Roméo Elvis est un habitué des collaborations. Que ce soit avec Lomepal, avec lequel il a enregistré 1 000 degrés ou sa soeur, Angèle, qu'il accompagne sur le titre Tout oublier. Alors s'il signe son premier effort solo avec "Chocolat", il a su très bien s'entourer : on retrouve M sur la chanson Parano, mais aussi le leader de Blur et Gorillaz, Damon Albarn, sur Perdu. Mais cet album, il l'a façonné lui-même, comme il l'explique au Parisien : "C'était un fantasme. Jusque-là, j'avais sorti des disques avec Le Motel qui était un producteur. Là, j'ai tout contrôlé, imaginé, écrit."

"Toujours aussi rap et street"

Avec "Chocolat", il reste fidèle à ses premières amours. À 20 Minutes, il explique que si Malade est son morceau "le plus pop", il est "toujours aussi rap et street dans (s)on esprit". Il fait alors la part belle à l'egotrip, un style qu'il partage avec "Caballero, JeanJass, Lomepal", qui selon lui fait partie du rap comme "parler de cul" ou "le virilisme".

À travers ses textes, il dénonce aussi la politique de son pays natal et son passé colonialiste. "Je m'attaque aux failles de la Belgique, notre histoire avec les colonies qui n'est pas citée dans les écoles, et le présent du pays sur l'immigration. Dans ma famille, des gens ont travaillé au Congo. Je me sens lié à cette histoire. D'une manière ou d'une autre, on est tous concernés", indique-t-il à Libération.

Pas de place pour la jalousie

Dans ses textes, il est aussi question de succès, comme dans Solo, où il lance "des fois je suis jaloux du succès des autres". Et pour cause, il est entouré d'artistes très talentueux, comme Angèle. "C'est vraiment difficile de ressentir de la jalousie quand c'est ta soeur. Génétiquement, je crois que c'est presque impossible. Au contraire, ça me motive quand je vois tous ses Zénith remplis," confie-t-il à 20 Minutes.

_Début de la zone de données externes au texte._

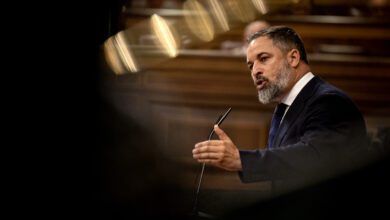 Vox усиливает позиции среди католиков на фоне конфликта с церковью и миграционной риторики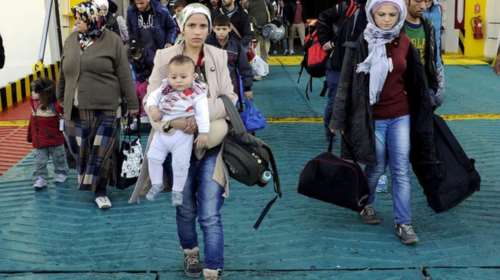 ΄Αλλοι 1.018 μετανάστες και πρόσφυγες έφθασαν χθες βράδυ στον Πειραιά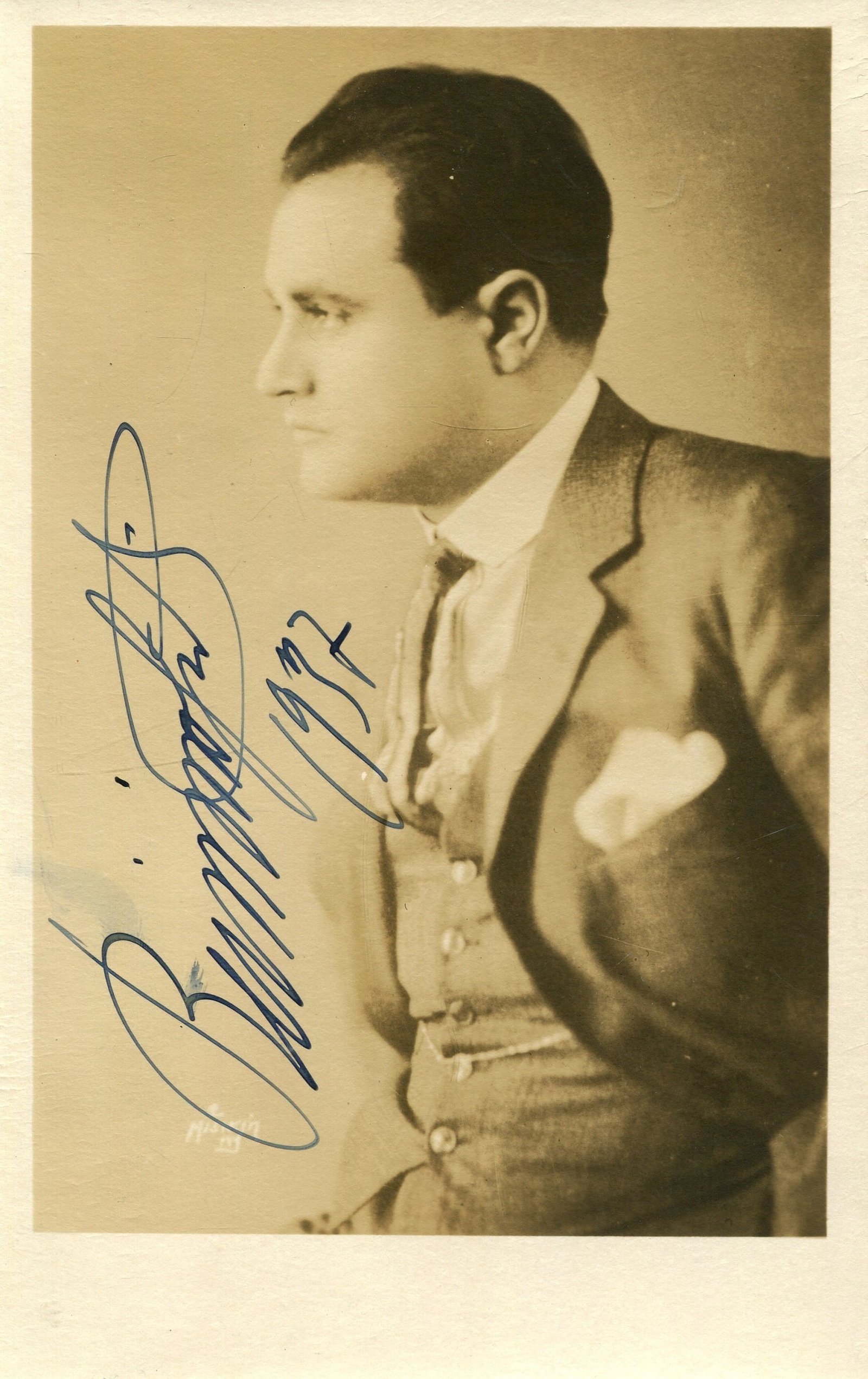 GIGLI BENIAMINO: (1890-1957): GIGLI BENIAMINO: (1890-1957) Italian Tenor. Widely regarded as one of the best tenors of the 20th century. Two good signed postcard photographs, 3.5 x 5.5, the images showing the Italian tenor in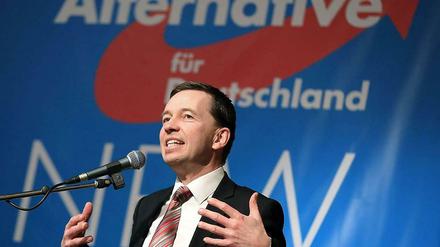 AfD-Chef Bernd Lucke will Klarheit.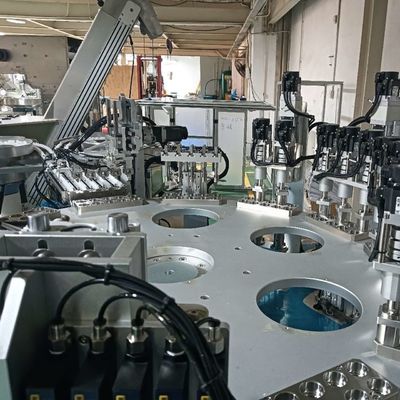 Bom preço. Máquina de montagem de tampa rotativa AC380V Máquina automática de tampa de parafuso OEM on-line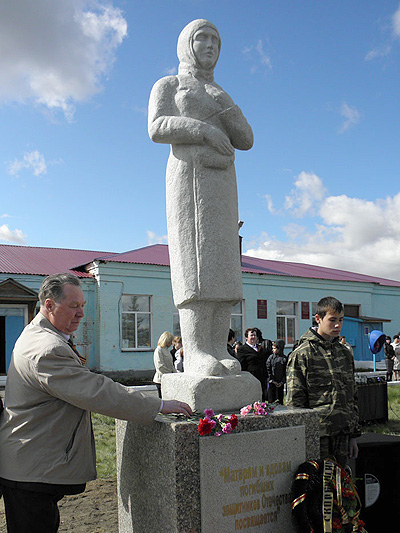 В Троицком районе накануне Дня Победы торжественно открыли памятник матерям и вдовам погибших защитников Отечества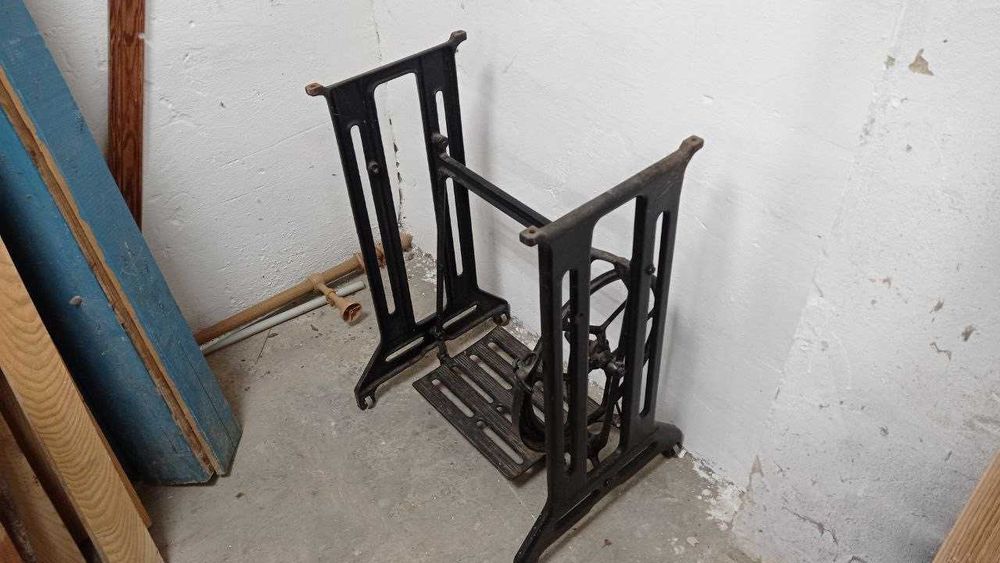 Станина швейної машинки.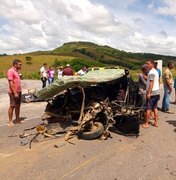 Homem morre em colisão envolvendo carro de passeio e caminhão em Cajueiro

Même discours au sujet de son ami, Lomepal : "Je vais peut-être plus me dire 'est-ce que je suis aussi fort que lui ?' (...) Alors que c'est débile ! On est vraiment de très bons amis." L'avenir semble en tout cas radieux pour Roméo Elvis : son concert au Zénith de Paris le 19 avril est complet, il est à l'affiche d'une multitude de festivals cet été et une date à l'AccorHotels Arena en mars 2020 est même déjà prévue. Mais l'artiste de 26 ans garde les pieds sur terre. Au Parisien, il déclare : "Je suis toujours étonné qu'on me connaisse. (...) Et je tiens à cet état d'esprit d'outsider. C'est une garantie de modestie."